TASK PROMPT: Starting at the line that contains "Looking at the positions" and ending at the last of the rows, rewrite those lines as a numbered list with the blank lines dropped. Leave the pictures out.
---------- DATA SECTION
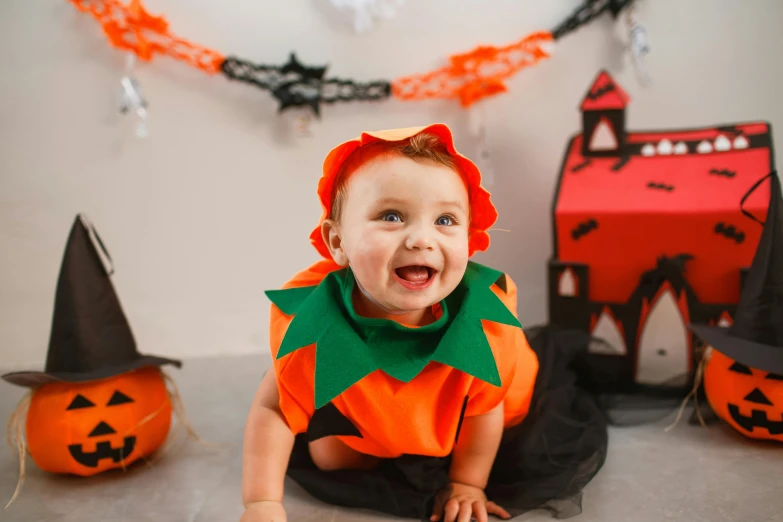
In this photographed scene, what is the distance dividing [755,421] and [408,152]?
30.1 inches

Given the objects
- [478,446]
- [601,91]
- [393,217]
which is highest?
[601,91]

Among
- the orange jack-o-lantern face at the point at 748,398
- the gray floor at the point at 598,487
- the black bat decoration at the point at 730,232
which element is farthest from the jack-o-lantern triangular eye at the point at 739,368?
the black bat decoration at the point at 730,232

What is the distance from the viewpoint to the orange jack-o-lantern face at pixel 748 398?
3.35 feet

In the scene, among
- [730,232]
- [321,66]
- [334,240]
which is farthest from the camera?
[321,66]

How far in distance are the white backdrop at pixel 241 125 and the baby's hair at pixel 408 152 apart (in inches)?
34.0

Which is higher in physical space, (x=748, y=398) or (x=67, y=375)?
(x=67, y=375)

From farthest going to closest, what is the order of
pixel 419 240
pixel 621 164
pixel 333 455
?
pixel 621 164
pixel 333 455
pixel 419 240

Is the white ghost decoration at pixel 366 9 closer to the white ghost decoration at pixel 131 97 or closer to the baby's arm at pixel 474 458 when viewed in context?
the white ghost decoration at pixel 131 97

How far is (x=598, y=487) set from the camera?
96 centimetres

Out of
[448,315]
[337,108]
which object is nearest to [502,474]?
[448,315]

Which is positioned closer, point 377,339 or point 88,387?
point 377,339

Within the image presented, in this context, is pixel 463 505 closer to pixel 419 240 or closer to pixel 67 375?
pixel 419 240

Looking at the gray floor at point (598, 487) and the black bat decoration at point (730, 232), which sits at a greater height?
the black bat decoration at point (730, 232)

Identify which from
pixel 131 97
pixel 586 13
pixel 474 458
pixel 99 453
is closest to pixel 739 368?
pixel 474 458
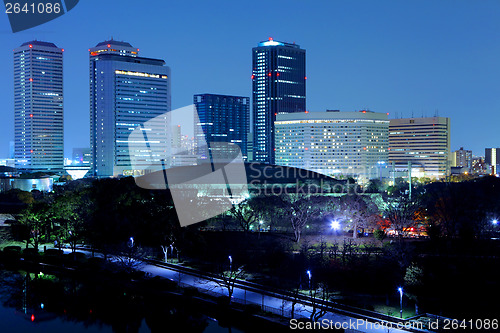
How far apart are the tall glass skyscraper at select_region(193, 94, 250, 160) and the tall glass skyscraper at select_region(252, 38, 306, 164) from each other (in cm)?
974

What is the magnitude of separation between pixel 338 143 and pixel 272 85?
40441mm

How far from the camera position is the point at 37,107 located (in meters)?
127

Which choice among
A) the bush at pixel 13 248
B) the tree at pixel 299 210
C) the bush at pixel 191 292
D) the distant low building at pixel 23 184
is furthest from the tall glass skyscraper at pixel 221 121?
the bush at pixel 191 292

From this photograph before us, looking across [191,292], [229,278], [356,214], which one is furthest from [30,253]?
[356,214]

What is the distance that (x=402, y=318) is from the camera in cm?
1842

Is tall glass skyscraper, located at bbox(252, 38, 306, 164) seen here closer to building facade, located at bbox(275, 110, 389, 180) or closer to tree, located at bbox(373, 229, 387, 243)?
building facade, located at bbox(275, 110, 389, 180)

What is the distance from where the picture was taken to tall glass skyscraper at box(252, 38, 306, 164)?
450ft

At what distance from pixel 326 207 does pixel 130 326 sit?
18821mm

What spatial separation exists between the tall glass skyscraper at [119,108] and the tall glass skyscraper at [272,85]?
38.6m

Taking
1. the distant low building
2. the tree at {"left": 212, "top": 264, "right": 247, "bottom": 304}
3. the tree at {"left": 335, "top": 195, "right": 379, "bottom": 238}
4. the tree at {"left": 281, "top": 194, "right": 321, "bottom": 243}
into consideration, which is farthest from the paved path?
the distant low building

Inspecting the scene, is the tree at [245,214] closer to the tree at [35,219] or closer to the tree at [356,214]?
the tree at [356,214]

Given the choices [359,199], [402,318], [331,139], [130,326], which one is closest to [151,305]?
[130,326]

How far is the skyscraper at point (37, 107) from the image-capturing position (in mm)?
Result: 126250

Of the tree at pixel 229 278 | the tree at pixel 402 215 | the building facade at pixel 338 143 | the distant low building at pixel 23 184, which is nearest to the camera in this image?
the tree at pixel 229 278
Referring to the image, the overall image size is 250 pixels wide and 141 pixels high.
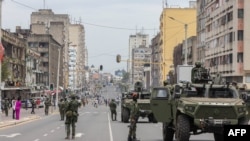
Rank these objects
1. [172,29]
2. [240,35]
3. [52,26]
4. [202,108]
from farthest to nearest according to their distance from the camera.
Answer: [52,26] → [172,29] → [240,35] → [202,108]

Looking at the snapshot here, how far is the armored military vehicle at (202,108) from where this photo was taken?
18.1m

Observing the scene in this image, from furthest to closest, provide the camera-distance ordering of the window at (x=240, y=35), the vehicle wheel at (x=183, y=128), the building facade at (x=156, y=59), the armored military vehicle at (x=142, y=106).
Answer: the building facade at (x=156, y=59) → the window at (x=240, y=35) → the armored military vehicle at (x=142, y=106) → the vehicle wheel at (x=183, y=128)

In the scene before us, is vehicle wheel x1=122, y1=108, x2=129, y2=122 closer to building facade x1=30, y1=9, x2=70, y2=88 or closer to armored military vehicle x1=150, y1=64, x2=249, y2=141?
armored military vehicle x1=150, y1=64, x2=249, y2=141

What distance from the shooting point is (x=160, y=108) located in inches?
837

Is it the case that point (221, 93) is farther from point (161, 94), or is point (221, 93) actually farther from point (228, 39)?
point (228, 39)

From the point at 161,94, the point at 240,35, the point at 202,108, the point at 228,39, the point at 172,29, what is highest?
the point at 172,29

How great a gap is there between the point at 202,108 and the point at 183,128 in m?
0.86

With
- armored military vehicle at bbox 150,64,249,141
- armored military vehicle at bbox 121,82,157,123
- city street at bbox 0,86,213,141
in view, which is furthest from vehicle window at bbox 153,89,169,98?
armored military vehicle at bbox 121,82,157,123

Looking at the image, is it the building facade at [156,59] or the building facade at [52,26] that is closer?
the building facade at [156,59]

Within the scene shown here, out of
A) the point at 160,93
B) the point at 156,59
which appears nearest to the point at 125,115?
the point at 160,93

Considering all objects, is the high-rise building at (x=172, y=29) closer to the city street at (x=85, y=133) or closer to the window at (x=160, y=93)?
the city street at (x=85, y=133)

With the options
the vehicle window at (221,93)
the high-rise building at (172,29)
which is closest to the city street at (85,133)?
the vehicle window at (221,93)

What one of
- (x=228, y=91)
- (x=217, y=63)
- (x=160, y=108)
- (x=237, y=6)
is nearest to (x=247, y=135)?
(x=228, y=91)

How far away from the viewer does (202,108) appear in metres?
18.1
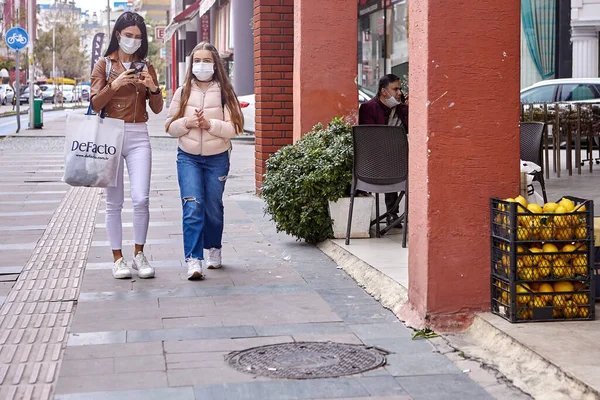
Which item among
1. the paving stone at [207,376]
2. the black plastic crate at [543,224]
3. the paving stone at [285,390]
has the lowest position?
the paving stone at [285,390]

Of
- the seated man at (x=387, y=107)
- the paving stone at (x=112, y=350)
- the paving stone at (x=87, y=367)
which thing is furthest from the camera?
the seated man at (x=387, y=107)

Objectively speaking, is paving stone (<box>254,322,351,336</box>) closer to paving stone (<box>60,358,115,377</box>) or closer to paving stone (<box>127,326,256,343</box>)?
paving stone (<box>127,326,256,343</box>)

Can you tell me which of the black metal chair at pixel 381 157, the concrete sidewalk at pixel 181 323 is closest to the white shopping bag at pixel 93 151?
the concrete sidewalk at pixel 181 323

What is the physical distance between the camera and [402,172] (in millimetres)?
8969

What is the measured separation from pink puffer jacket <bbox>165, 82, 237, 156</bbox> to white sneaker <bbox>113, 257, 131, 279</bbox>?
3.32 ft

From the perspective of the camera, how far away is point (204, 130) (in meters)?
7.82

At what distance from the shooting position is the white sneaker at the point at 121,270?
7.86 m

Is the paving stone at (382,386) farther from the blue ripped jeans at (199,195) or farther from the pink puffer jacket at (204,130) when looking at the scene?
the pink puffer jacket at (204,130)

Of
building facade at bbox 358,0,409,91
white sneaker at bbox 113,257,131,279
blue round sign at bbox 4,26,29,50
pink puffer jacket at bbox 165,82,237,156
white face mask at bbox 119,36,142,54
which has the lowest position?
white sneaker at bbox 113,257,131,279

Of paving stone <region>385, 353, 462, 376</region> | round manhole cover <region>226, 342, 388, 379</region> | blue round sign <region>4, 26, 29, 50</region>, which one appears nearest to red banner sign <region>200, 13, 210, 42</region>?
blue round sign <region>4, 26, 29, 50</region>

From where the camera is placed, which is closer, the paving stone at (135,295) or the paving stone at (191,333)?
the paving stone at (191,333)

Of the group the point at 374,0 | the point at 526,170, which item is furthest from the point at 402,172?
the point at 374,0

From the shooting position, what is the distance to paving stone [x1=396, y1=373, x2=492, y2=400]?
481 cm

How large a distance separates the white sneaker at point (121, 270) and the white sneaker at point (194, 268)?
0.48 meters
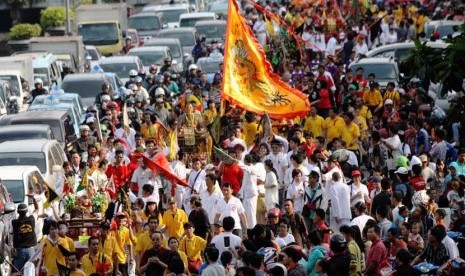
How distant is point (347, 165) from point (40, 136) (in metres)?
6.36

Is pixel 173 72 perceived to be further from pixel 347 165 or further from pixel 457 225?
pixel 457 225

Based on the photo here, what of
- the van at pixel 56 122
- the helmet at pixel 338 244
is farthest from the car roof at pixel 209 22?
the helmet at pixel 338 244

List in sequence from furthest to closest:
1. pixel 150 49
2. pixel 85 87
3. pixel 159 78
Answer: pixel 150 49
pixel 85 87
pixel 159 78

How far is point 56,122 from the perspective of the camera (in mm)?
31609

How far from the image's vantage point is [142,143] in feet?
90.4

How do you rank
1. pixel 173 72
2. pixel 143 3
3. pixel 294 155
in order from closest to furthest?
1. pixel 294 155
2. pixel 173 72
3. pixel 143 3

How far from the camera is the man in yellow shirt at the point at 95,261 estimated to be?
20.7 metres

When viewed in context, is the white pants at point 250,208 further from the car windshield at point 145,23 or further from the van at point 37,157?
the car windshield at point 145,23

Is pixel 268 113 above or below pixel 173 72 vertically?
above

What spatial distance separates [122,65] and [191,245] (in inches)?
886

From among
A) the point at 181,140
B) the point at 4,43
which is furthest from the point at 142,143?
the point at 4,43

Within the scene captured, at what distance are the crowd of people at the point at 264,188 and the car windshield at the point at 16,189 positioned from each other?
0.65 meters

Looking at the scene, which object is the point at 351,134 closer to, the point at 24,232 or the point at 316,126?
the point at 316,126

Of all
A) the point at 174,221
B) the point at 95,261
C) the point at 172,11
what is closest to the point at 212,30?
the point at 172,11
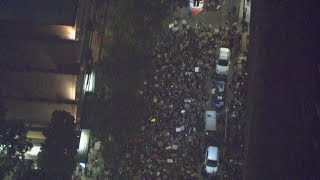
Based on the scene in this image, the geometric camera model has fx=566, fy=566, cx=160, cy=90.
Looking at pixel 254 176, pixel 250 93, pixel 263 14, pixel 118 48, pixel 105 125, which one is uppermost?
pixel 263 14

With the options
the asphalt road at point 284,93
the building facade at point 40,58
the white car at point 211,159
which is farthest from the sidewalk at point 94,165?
the asphalt road at point 284,93

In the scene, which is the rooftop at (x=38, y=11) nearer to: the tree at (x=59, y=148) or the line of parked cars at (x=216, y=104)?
the tree at (x=59, y=148)

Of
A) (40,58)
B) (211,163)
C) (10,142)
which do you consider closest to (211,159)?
(211,163)

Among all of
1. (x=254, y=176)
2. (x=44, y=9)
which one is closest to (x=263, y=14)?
(x=254, y=176)

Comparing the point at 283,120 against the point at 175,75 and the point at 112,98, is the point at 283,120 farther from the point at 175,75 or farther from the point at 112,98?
the point at 112,98

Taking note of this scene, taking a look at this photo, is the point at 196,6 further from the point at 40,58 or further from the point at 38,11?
the point at 40,58

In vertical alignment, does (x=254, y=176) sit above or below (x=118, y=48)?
below
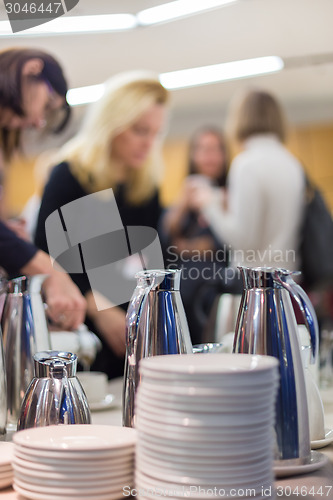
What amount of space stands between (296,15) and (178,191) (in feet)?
2.75

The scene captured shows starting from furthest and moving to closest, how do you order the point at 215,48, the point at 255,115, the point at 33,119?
1. the point at 255,115
2. the point at 215,48
3. the point at 33,119

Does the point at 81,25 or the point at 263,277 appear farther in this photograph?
the point at 81,25

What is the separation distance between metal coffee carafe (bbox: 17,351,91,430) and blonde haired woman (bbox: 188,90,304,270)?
1.77 meters

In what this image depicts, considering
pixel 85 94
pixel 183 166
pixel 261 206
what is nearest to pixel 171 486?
pixel 85 94

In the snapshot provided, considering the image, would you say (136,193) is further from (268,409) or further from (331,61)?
(268,409)

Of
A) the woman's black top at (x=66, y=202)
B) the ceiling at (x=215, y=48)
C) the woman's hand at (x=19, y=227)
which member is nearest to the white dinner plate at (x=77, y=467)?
the woman's hand at (x=19, y=227)

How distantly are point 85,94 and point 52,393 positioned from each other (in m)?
1.41

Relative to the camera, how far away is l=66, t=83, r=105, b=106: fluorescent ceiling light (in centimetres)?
197

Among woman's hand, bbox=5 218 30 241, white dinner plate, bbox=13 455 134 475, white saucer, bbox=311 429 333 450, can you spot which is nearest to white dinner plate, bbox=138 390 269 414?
white dinner plate, bbox=13 455 134 475

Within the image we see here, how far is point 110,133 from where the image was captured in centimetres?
217

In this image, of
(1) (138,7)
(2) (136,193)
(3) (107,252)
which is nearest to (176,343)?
(3) (107,252)

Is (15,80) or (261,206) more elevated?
(15,80)

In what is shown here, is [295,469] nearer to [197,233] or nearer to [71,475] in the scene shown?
[71,475]

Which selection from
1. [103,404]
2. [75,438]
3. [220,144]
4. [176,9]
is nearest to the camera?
[75,438]
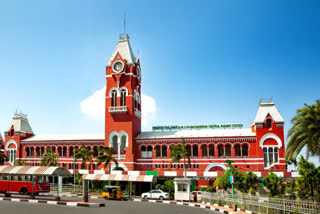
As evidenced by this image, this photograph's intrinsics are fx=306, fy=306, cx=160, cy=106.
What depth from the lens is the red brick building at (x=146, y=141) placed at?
160ft

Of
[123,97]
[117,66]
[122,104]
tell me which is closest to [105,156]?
[122,104]

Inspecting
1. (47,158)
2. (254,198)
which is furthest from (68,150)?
(254,198)

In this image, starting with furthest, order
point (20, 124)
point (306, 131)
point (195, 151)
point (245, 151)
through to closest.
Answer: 1. point (20, 124)
2. point (195, 151)
3. point (245, 151)
4. point (306, 131)

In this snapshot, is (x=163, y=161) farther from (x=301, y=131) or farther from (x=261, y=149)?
(x=301, y=131)

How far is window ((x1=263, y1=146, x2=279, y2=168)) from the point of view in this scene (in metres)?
48.3

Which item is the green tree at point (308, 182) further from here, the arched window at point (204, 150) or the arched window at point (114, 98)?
the arched window at point (114, 98)

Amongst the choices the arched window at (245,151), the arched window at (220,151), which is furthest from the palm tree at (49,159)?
the arched window at (245,151)

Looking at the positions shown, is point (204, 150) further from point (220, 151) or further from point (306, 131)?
point (306, 131)

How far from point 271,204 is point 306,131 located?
232 inches

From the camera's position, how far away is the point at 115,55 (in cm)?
5712

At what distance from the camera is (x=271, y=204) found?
19.6m

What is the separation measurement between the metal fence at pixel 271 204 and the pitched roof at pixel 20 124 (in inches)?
1902

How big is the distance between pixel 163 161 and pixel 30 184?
23.9 metres

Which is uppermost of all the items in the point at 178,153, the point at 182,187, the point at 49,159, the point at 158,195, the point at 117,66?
the point at 117,66
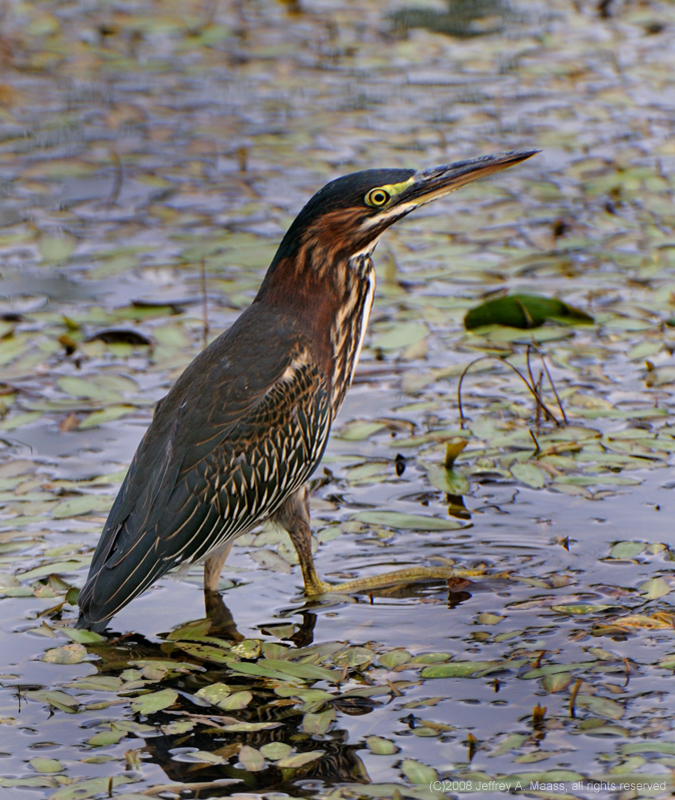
--------------------
CORRECT OUTPUT:
1. Looking at the positions shown, is point (204, 150) further from point (220, 151) or further from point (306, 131)?
2. point (306, 131)
3. How far from point 271,204 is point 306,131 located?
4. 232 inches
5. From the camera's position, how far away is the point at 115,55 (in cm)?
6. 5712
7. At what distance from the camera is (x=271, y=204) found?
8. 19.6m
9. What is the separation measurement between the metal fence at pixel 271 204 and the pitched roof at pixel 20 124 (in inches)?
10. 1902
11. How big is the distance between pixel 163 161 and pixel 30 184?
12. 23.9 metres
13. Which is uppermost of all the items in the point at 178,153, the point at 182,187, the point at 49,159, the point at 158,195, the point at 117,66?
14. the point at 117,66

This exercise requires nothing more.